## Stated task
Reproduce exactly the lines below, starting with the line that contains "How far from the camera is" and ending with the last line of the records, both included, and nothing else.

---------------

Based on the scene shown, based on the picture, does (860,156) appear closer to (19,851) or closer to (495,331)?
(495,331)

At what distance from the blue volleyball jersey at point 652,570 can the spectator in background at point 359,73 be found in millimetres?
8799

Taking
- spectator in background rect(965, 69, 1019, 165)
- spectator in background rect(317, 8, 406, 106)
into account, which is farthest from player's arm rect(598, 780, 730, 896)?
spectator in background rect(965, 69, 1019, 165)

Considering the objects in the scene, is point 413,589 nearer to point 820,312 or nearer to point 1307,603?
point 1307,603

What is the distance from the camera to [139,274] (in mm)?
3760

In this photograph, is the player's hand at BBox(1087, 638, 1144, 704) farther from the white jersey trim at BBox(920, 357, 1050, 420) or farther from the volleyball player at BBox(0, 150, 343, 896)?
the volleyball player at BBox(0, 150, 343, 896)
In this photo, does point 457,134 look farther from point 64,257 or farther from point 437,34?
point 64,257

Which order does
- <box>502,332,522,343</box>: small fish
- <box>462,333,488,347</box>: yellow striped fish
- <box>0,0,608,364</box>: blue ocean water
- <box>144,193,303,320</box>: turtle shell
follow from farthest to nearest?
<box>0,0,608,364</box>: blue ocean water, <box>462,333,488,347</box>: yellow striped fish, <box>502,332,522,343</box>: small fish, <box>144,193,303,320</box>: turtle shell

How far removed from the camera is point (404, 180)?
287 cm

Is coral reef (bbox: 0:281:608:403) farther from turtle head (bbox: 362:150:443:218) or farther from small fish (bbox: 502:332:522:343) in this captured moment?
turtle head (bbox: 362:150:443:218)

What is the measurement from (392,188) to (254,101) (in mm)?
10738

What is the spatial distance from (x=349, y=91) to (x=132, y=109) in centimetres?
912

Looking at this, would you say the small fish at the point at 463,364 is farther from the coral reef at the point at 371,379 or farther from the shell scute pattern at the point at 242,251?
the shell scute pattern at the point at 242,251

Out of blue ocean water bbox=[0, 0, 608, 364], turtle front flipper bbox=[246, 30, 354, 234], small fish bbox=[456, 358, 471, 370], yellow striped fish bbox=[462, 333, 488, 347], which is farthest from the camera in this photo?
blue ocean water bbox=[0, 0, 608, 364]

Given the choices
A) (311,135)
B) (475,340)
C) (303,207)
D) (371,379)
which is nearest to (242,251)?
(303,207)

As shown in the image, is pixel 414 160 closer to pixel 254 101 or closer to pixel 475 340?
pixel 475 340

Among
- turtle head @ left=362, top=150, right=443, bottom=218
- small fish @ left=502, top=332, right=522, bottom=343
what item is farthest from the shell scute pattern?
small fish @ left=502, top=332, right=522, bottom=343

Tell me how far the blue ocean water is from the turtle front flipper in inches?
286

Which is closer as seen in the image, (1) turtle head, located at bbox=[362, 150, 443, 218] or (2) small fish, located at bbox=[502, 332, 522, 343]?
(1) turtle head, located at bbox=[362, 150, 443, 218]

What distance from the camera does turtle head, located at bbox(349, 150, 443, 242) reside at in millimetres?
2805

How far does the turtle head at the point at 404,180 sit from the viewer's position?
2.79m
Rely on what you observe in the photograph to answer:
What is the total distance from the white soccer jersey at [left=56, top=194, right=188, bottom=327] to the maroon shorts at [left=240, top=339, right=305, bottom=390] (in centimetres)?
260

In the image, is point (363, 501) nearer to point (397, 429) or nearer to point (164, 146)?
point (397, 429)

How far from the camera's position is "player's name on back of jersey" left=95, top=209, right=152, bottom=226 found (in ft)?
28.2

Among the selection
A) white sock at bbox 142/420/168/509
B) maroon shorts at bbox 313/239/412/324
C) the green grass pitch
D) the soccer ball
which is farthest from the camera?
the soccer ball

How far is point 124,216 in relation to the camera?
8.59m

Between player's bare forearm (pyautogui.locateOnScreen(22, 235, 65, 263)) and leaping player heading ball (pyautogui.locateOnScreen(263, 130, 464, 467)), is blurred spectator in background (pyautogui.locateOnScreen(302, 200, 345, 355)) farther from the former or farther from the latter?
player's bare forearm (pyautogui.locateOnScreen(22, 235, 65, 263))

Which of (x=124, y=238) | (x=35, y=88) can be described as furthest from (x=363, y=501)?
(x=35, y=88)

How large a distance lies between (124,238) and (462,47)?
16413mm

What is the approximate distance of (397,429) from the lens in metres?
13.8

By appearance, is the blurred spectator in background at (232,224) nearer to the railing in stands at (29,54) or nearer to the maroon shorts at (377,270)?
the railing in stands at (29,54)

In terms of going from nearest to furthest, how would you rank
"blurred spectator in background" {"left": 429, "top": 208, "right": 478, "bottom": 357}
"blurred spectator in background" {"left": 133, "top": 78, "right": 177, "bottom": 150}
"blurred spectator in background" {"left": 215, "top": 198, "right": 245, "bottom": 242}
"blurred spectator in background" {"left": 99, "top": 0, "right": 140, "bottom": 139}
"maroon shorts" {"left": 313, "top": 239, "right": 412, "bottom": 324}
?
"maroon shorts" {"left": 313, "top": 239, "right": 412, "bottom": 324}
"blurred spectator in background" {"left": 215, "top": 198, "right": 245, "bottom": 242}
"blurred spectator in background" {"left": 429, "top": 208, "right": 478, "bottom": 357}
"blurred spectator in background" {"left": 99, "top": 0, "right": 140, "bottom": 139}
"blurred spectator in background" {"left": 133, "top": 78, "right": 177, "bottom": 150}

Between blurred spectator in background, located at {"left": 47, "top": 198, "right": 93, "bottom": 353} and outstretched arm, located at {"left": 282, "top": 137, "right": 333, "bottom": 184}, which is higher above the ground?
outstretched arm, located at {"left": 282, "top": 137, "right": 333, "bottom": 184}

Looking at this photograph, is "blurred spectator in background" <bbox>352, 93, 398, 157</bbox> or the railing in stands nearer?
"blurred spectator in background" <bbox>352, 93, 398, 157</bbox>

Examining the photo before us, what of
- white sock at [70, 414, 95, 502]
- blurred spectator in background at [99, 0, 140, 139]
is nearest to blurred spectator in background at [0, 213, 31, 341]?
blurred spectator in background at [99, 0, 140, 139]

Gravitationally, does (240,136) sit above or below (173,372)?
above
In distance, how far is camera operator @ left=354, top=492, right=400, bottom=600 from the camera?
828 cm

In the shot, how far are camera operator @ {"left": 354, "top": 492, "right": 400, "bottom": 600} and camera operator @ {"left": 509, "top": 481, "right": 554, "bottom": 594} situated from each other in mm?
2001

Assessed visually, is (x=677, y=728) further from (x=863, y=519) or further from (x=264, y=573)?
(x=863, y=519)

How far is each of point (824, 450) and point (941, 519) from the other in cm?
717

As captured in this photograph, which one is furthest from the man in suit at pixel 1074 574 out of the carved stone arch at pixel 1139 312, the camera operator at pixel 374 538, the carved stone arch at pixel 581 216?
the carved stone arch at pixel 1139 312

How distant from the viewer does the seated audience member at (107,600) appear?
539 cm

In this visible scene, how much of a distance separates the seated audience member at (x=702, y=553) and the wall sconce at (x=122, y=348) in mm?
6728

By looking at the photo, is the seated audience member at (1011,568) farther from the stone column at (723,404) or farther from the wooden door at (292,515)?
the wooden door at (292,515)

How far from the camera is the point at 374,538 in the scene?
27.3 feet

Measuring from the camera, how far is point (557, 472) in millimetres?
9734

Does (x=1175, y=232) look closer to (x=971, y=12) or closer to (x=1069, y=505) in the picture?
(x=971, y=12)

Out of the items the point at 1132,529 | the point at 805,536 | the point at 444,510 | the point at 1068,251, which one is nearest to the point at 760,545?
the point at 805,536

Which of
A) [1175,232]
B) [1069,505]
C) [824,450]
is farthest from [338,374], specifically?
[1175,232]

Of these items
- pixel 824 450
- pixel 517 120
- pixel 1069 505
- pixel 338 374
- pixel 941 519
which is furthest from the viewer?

---------------

## Response
How far from the camera is the point at 374,538 in the scene?
27.3 feet

Measuring from the camera, how far is point (557, 472) in millimetres?
9734

Does (x=1175, y=232) look closer to (x=971, y=12) or closer to (x=1069, y=505) in the picture?
(x=971, y=12)

Out of the items the point at 1132,529 | the point at 805,536 | the point at 444,510 | the point at 1068,251, which one is nearest to the point at 760,545?
the point at 805,536

Which of
A) [1175,232]
B) [1069,505]
C) [824,450]
is farthest from [338,374], specifically?
[1175,232]

Of these items
- pixel 824 450
- pixel 517 120
- pixel 1069 505
- pixel 338 374
- pixel 941 519
which is furthest from the viewer?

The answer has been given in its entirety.